Air Canada chatbot error underscores AI’s enterprise liability danger

A civil tribunal in Canada has ordered Air Canada to pay for a mistake made by a customer-service chatbot, highlighting the need for companies to better train and monitor their artificial intelligence (AI) tools.

British Columbia resident Jake Moffatt visited Air Canada’s website in November 2022 to book a flight for his grandmother’s funeral in Ontario. The website’s chatbot told him he could be refunded a portion of the next-day ticket and the return ticket, if he applied for the discount within 90 days.

That information was incorrect; Air Canada’s policy, available on its website, is to provide bereavement discounts if the customer applies in advance. After Air Canada refused to provide the discount, a Canadian tribunal ordered the airline to pay about $600 in bereavement refunds and tribunal costs — about half of what Moffatt paid for the tickets.

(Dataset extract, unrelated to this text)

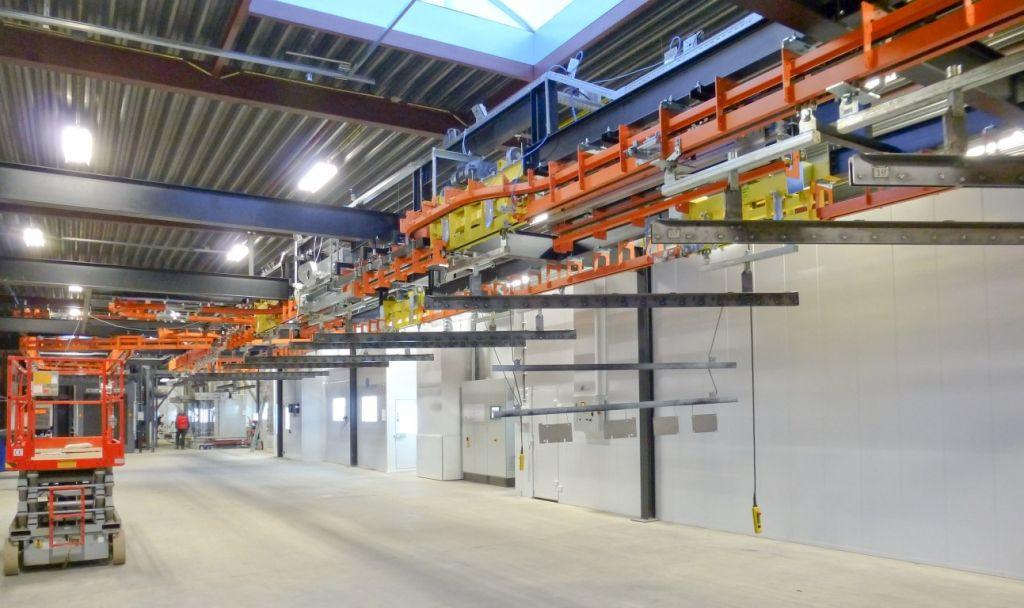 P&F conveyor met dropsecties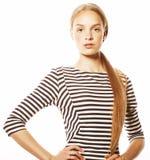 Junge hübsche Frau im eleganten Streifenkleid lokalisiert Stockfotografie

Companies using chatbots and other generative AI (genAI) tools must invest in monitoring efforts “in order to save money from chatbot productivity gains,” said Avivah Litan, a distinguished vice president analyst focused on AI at Gartner. “Otherwise, they will end up spending more on legal fees and fines than they earn from productivity gains.”

In the Air Canada case, Christopher Rivers, a member of the Brit ish Columbia Civil Resolution Tribunal, sided with Moffatt

and rejected the airline’s assertion that the chatbot is “a separate legal entity that is responsible for its own actions.”

Air Canada could not explain why the information on bereavement discounts on its website was more reliable than what was provided by the chatbot, Rivers wrote in his Feb. 14 ruling. “Air Canada owed Mr. Moffatt a duty of care,” he added. “Generally, the applicable standard of care requires a company to take reasonable care to ensure their representations are accurate and not misleading.”

Three analysts who focus on the AI market agreed that companies using chatbots and other AI tools need to check their output. About 30% of genAI answers are fictional, an output called a “hallucination,” Litan said.

“Companies using chatbots must use guardrails that highlight output anomalies such as hallucinations, inaccurate, and illegal information — and set up human review operations that investigate and block or approve these outputs before they are disseminated,” she said. “They must ensure that outputs, especially in customer-facing applications, are accurate and that they do not steer customers or the organization managing the chatbot down the wrong path.”

GenAI chatbots aren’t ready for customer-service interactions unless companies using them invest in reliability, security, and safety controls, she argued. Companies using chatbots should set up new operations to manually review unanticipated responses highlighted by anomaly detection tools.

Cases where chatbots provide the wrong information highlight the need for companies to focus on responsible AI, said Hayley Sutherland, research manager for knowledge discovery and conversational AI at IDC. Companies need to invest in testing and training the AI tools they use, she recommended.

“Regardless of what format or UI [AI is] delivered in, companies tend to be held responsible for the information they provide to customers, so it’s wise to proceed with caution,” she said.

Sutherland recommended that companies eyeing chatbots and other AI tools first use them for less sensitive internal cases, such as employee knowledge assistance, instead of jumping straight into customer service.

AI hallucinations can be plausible sounding, even while they provide incorrect information, she noted. To combat the problem, “generative AI systems should include a ‘human in the loop’ and other mechanisms to bound, ground, and validate chatbot output during the training phase, as well as with continuous testing,” Sutherland said.

Another problem is that current chatbots can only handle a few simple tasks, said David Truog, vice president and principal analyst at Forrester. “Unfortunately, companies deploying chatbots are often overconfident in bots’ effectiveness,” he said. “They underestimate the complexity of creating an effective bot; the thing they most often and disastrously neglect is much-needed expertise in human-centered design and in conversation design.”

Companies shouldn’t expect chatbots to get a special legal status, he said.

“Chatbots are software, just like the rest of a company’s website or app,” Truog said. “And any organization that deploys software to interact with its customers on its behalf is responsible for whatever that software does. It’s common for customers to anthropomorphize chatbots somewhat since they use human languages, but that’s no excuse for companies to do the same to the point of washing their hands of any responsibility when their bot misbehaves.”